Outposts and cavalry pickets.

An army on the march is protected from surprise and annoyance by advance, rear, and flank guards, or by independent cavalry scouting far to the front until contact with the enemy is established. When it halts, its security is maintained through outposts, instructed to observe the front and flanks while it sleeps, and to act as a barrier to the entrance of patrols and spies, or to resist strenuously any sudden and unexpected advance of a hostile force.

Outpost duty, therefore, is most important, not alone as a protective measure, but because deductions from many campaigns have shown that troops which suffer continuously from many night alarms either lose nerve or become indifferent, so that, in either case, discipline and efficiency suffer.

> [TASK DESCRIPTION] Resume the passage on outposts and cavalry pickets, picking up after its final sentence. The material has no connection to the passage on outposts and cavalry pickets.

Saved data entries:
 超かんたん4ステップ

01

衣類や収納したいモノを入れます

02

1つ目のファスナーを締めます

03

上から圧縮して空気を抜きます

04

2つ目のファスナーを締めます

> [EXPECTED ANSWER]
In the Federal armies, outpost or picket duty in the presence of their enterprising adversaries was ever fatiguing, nerveracking, and dangerous. Organizations went on picket for twenty-four continuous hours, and, in the cavalry, horses at the advanced posts remained saddled and bridled for hours at a time, ready for instant use. Except by the supports and reserves, the lighting of fires and cooking of food, when in close contact with the Confederates, were forbidden, but many a strip of bacon and occasionally a stolen chicken were fried surreptitiously in a safe hiding-place. Although a farmhouse was oftentimes available, horses and troopers were usually without shelter, and this, in rainy or freezing weather, made outpost duty an uncomfortable, if not a thrilling, experience.